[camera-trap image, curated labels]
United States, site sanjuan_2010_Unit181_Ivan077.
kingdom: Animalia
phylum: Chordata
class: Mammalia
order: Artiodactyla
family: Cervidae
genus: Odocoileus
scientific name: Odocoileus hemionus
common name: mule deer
+ + + + + + +
**Problem to solve:** Having found the line that contains "kingdom: Animalia", set down that line and all the rest through the end of the records, exactly.

**Response to the task:**
kingdom: Animalia
phylum: Chordata
class: Mammalia
order: Artiodactyla
family: Cervidae
genus: Odocoileus
scientific name: Odocoileus hemionus
common name: mule deer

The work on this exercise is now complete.